(Try it) In the entries below, find the line with "Ausbildung zum Heilberater" and the line with "Dell Inspiron APU". Reproduce those two lines and every line between them exactly, and nothing more.

(Data shown)
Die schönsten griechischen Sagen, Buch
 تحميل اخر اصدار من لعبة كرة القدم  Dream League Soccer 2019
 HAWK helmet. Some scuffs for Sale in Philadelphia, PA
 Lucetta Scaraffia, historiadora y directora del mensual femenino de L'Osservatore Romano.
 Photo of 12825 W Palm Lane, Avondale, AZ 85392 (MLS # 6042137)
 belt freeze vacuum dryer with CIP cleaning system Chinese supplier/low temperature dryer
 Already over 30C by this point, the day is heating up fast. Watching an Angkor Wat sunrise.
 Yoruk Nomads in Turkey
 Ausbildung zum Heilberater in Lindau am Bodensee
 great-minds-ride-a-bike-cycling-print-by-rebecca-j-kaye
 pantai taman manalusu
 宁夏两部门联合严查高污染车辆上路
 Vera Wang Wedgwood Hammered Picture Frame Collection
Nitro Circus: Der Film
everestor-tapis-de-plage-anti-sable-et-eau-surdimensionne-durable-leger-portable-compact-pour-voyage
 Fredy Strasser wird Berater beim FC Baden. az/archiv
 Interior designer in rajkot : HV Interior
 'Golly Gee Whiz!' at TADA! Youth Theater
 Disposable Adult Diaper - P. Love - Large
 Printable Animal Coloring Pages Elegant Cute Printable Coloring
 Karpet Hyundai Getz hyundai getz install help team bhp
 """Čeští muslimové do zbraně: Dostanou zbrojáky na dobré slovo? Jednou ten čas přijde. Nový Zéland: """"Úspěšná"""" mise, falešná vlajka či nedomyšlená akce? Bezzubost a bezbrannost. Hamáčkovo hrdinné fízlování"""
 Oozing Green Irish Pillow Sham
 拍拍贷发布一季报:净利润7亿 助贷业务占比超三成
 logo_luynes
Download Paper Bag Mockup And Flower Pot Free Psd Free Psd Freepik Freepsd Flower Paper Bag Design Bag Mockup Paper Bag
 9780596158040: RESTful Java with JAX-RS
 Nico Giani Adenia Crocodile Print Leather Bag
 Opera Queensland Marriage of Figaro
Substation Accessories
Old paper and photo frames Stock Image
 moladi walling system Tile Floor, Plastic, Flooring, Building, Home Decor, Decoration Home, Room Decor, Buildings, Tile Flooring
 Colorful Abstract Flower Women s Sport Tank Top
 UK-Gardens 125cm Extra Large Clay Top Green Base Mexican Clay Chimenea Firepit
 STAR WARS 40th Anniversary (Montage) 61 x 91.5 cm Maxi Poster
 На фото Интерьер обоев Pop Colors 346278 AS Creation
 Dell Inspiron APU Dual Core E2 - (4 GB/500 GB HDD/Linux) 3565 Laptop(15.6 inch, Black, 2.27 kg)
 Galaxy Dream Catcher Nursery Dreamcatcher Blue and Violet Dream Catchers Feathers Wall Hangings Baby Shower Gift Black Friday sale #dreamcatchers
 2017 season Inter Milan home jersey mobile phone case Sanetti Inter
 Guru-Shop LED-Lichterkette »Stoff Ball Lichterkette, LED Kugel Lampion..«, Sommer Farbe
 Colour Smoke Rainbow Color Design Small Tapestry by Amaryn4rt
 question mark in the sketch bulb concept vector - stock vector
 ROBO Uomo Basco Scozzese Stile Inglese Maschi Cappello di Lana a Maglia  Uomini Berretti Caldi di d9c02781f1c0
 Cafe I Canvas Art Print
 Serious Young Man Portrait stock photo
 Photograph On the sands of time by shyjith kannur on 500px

(Response)
 Ausbildung zum Heilberater in Lindau am Bodensee
 great-minds-ride-a-bike-cycling-print-by-rebecca-j-kaye
 pantai taman manalusu
 宁夏两部门联合严查高污染车辆上路
 Vera Wang Wedgwood Hammered Picture Frame Collection
Nitro Circus: Der Film
everestor-tapis-de-plage-anti-sable-et-eau-surdimensionne-durable-leger-portable-compact-pour-voyage
 Fredy Strasser wird Berater beim FC Baden. az/archiv
 Interior designer in rajkot : HV Interior
 'Golly Gee Whiz!' at TADA! Youth Theater
 Disposable Adult Diaper - P. Love - Large
 Printable Animal Coloring Pages Elegant Cute Printable Coloring
 Karpet Hyundai Getz hyundai getz install help team bhp
 """Čeští muslimové do zbraně: Dostanou zbrojáky na dobré slovo? Jednou ten čas přijde. Nový Zéland: """"Úspěšná"""" mise, falešná vlajka či nedomyšlená akce? Bezzubost a bezbrannost. Hamáčkovo hrdinné fízlování"""
 Oozing Green Irish Pillow Sham
 拍拍贷发布一季报:净利润7亿 助贷业务占比超三成
 logo_luynes
Download Paper Bag Mockup And Flower Pot Free Psd Free Psd Freepik Freepsd Flower Paper Bag Design Bag Mockup Paper Bag
 9780596158040: RESTful Java with JAX-RS
 Nico Giani Adenia Crocodile Print Leather Bag
 Opera Queensland Marriage of Figaro
Substation Accessories
Old paper and photo frames Stock Image
 moladi walling system Tile Floor, Plastic, Flooring, Building, Home Decor, Decoration Home, Room Decor, Buildings, Tile Flooring
 Colorful Abstract Flower Women s Sport Tank Top
 UK-Gardens 125cm Extra Large Clay Top Green Base Mexican Clay Chimenea Firepit
 STAR WARS 40th Anniversary (Montage) 61 x 91.5 cm Maxi Poster
 На фото Интерьер обоев Pop Colors 346278 AS Creation
 Dell Inspiron APU Dual Core E2 - (4 GB/500 GB HDD/Linux) 3565 Laptop(15.6 inch, Black, 2.27 kg)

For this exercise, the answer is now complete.